Why all the frenzy? Why such anticipation? I’ve been a member of professional associations for as long as I can remember and I can’t think of any other associations that have been as useful or as directly tied to what I do to earn a living. Why?
Because “the web” can be a lonely business. And, frankly, we get by with a little help from our friends.
Anybody remember the time when the college/university website was considered supplemental? You had to have one, but it certainly wasn’t the flagship communication piece. Battle won, that hurdle behind us. Even so, the infrastructure needed to support the institutional web strategy is still developing. We’re still working to establish the discipline of web on our campuses.
I often meet individuals who refer to themselves as a “web team of one.” They are courageous and enthusiastic about what they do but, still, they face an isolating and challenging work environment because there is no one else who does what they do.
I still meet people who are leading (and nurturing) campus web teams.

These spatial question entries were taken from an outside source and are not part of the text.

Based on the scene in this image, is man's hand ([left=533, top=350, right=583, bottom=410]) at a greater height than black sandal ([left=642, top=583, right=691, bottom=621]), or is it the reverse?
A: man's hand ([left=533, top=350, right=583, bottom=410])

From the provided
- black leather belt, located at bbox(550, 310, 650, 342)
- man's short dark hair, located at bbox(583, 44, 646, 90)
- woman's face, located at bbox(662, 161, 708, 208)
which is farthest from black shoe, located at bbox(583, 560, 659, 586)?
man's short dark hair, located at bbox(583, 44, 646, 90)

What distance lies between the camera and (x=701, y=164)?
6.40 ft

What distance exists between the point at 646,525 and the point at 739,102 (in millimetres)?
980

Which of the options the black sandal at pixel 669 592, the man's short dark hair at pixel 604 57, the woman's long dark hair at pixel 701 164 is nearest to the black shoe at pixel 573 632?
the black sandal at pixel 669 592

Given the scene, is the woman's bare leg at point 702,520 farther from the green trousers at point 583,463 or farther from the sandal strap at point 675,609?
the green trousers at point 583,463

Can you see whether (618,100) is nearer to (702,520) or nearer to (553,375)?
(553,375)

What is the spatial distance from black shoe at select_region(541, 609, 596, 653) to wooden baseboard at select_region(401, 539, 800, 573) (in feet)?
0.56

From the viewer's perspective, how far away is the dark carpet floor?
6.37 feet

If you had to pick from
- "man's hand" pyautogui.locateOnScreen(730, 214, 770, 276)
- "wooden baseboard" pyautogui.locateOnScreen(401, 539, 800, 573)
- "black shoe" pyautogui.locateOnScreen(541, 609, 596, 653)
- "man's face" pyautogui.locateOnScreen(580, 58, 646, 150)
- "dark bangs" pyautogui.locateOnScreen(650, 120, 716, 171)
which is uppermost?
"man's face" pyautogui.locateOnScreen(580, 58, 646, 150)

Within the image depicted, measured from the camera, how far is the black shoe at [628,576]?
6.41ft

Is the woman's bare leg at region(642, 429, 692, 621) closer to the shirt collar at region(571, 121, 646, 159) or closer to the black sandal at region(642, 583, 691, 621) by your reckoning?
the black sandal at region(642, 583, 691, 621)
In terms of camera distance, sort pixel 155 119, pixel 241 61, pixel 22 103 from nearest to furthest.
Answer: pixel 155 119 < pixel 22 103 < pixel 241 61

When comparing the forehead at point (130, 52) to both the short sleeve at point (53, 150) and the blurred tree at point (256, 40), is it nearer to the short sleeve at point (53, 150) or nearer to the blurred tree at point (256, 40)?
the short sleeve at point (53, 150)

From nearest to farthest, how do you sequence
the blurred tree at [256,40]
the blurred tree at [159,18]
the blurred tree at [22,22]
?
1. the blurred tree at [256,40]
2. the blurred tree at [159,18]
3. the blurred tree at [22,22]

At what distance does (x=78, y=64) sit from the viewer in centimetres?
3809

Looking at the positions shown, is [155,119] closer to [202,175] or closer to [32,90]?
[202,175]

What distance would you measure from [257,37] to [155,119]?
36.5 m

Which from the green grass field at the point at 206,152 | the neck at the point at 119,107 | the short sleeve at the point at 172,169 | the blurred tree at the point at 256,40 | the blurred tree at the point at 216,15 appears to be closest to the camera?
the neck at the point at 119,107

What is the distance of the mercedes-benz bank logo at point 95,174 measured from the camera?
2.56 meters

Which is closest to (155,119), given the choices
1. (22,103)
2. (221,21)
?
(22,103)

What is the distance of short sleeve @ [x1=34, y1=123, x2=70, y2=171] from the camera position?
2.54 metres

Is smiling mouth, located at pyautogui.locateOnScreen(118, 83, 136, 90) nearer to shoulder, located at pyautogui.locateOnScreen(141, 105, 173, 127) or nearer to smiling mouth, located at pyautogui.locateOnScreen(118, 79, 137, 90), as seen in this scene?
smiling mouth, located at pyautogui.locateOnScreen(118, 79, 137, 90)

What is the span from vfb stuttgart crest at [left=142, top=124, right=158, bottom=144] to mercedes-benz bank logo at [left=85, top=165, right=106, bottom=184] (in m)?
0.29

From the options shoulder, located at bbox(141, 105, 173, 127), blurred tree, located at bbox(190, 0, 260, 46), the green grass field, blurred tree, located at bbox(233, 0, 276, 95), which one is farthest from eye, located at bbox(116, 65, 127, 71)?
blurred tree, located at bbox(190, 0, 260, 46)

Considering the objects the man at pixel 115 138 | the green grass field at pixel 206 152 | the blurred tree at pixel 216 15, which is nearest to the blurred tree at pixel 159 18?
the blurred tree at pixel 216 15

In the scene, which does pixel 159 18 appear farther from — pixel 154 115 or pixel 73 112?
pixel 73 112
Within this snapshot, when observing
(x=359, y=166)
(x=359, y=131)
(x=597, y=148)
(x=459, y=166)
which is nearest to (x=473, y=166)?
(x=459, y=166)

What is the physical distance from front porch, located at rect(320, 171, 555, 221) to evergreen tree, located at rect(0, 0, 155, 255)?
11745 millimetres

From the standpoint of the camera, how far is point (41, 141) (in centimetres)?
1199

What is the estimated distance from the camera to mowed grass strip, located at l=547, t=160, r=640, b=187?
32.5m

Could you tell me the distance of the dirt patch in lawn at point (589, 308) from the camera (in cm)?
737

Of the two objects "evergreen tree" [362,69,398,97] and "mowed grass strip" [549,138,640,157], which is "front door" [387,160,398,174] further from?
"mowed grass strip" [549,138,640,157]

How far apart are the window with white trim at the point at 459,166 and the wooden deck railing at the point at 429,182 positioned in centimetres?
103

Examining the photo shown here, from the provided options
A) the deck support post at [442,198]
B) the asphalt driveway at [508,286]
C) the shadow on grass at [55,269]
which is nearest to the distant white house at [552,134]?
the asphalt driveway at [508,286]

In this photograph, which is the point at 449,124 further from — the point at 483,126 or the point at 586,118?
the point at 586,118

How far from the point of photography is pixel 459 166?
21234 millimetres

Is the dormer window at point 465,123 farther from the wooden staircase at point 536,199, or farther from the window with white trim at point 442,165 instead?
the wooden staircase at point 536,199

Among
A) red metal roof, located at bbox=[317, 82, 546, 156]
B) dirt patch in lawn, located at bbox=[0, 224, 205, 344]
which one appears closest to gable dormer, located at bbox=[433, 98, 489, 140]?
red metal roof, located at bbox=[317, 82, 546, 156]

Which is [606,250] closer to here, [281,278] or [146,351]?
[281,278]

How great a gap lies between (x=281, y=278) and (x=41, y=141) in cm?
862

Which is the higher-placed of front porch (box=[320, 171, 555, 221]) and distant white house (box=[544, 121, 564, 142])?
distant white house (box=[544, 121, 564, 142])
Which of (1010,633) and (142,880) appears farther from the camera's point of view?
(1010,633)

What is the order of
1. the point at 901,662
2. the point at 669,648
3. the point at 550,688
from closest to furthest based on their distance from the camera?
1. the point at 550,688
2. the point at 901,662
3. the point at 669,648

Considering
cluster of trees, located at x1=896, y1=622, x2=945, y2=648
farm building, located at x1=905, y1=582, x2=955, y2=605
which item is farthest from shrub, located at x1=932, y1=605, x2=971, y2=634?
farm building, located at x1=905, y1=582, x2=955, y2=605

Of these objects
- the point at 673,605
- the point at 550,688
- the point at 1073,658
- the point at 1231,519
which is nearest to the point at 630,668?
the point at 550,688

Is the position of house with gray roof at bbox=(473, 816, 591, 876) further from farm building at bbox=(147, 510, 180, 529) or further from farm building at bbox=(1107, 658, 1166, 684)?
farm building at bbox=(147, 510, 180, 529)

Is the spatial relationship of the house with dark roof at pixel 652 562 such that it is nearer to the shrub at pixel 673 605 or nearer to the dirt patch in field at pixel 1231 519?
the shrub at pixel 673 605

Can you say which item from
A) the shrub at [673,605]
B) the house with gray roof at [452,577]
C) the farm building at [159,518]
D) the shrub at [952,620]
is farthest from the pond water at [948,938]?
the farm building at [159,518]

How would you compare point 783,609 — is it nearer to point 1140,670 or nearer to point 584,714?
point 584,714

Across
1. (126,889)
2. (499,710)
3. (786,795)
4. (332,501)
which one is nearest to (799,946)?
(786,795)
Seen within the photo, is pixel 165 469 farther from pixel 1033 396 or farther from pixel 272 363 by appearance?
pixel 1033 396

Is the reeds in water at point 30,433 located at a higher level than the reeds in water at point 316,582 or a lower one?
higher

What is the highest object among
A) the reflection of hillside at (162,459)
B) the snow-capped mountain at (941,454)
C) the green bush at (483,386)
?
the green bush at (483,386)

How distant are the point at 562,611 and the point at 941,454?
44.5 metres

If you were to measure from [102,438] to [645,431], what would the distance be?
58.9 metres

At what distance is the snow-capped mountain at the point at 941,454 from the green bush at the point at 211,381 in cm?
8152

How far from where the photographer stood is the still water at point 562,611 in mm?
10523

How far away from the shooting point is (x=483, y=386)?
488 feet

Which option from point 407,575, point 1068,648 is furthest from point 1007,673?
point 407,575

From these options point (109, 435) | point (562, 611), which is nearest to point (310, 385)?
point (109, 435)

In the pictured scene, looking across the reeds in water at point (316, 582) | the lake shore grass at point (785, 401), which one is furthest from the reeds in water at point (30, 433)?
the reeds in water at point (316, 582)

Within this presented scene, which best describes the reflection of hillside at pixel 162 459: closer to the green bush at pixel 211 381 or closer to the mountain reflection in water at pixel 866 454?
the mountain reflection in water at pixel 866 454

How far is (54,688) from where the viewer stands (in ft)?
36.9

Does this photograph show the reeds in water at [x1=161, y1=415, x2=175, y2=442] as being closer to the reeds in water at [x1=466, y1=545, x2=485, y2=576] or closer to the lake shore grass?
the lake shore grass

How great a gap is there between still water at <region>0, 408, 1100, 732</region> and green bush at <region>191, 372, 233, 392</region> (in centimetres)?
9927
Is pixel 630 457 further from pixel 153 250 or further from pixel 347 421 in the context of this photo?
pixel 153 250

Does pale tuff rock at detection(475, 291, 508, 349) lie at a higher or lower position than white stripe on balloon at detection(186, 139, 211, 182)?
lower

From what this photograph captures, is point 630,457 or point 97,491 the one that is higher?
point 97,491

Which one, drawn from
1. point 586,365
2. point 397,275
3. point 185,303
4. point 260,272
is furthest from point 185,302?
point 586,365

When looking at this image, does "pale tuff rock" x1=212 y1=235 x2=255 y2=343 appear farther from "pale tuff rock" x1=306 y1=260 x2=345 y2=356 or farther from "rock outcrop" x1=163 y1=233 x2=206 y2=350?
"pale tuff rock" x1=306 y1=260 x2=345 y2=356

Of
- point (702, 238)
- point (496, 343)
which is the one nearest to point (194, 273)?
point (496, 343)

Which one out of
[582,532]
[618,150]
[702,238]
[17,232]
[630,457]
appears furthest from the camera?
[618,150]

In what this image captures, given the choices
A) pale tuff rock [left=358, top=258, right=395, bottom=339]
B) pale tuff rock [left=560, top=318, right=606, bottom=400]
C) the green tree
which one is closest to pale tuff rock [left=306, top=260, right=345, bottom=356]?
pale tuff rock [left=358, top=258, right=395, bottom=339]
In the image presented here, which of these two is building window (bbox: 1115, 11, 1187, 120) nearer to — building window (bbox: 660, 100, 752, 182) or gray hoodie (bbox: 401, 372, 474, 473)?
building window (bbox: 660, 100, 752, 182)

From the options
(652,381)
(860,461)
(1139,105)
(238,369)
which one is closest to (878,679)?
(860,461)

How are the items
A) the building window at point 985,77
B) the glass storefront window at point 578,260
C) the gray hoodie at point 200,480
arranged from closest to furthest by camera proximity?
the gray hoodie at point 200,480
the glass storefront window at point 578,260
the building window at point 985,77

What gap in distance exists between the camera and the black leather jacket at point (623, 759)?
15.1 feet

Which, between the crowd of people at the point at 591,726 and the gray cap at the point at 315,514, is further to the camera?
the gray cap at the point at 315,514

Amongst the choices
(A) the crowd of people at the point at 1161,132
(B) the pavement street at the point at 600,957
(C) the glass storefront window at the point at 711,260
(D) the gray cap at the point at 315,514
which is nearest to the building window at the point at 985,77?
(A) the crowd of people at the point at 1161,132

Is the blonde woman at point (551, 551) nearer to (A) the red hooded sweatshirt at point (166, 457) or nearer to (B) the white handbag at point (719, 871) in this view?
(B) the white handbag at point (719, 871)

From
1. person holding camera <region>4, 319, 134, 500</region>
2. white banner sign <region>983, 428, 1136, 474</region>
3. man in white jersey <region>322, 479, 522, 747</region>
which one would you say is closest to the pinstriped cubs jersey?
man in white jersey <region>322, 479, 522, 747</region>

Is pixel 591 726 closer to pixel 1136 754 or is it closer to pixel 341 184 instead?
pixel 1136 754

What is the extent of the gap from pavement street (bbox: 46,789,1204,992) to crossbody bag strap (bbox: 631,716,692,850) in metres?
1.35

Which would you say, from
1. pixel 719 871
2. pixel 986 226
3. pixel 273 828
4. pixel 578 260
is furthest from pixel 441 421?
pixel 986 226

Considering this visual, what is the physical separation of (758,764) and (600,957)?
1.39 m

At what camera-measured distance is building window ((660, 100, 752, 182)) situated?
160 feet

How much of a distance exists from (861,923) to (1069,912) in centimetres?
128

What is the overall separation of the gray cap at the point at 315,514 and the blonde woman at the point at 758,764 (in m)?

They are having some success, but their team members don’t yet have the right skill sets and competencies to take their work to the next level. And, what these teams advocate and accomplish is sometimes misunderstood and under appreciated by campus leadership.
I’m regularly asked by mStoner clients to share organizational structures, position descriptions, mission statements, and various and sundry reports from other colleges and universities. (Thanks to all of you who have provided them for the benefit of others!) Web professionals are hungry for data about how to make it happen well.
Enter HighEdWeb. It’s not just a conference, it’s a community.
For the web professional going solo, it provides colleagues. And not just people you exchange ideas with once a year. More often, the HighEdWeb conference is where you finally meet the person behind @putyournamehere for the first time. Because really, you already know each other because you’ve shared ideas, figured out solutions to problems, and provided mutual encouragement through social media.
For the web team with limited professional development funds, the HighEdWeb event provides a stream of content (live from #conferencelocation) that can be an exceptional resource even for those who had to miss it. Even if it wasn’t your turn to go this year, you still benefit because you can follow along.
For every higher education web professional, the conference offers a shot in the arm and, more importantly, a way to realize you’re not crazy. There’s nothing like an affinity group to make it clear that your highs, lows, struggles, and successes in the world we call .edu are shared by many. Some of the smartest people you’ll meet have been where you are. Cool thing is, they’re ready to share. They’ll save you some time, give you an idea, or teach you something you didn’t know. That’s what all the frenzy’s about.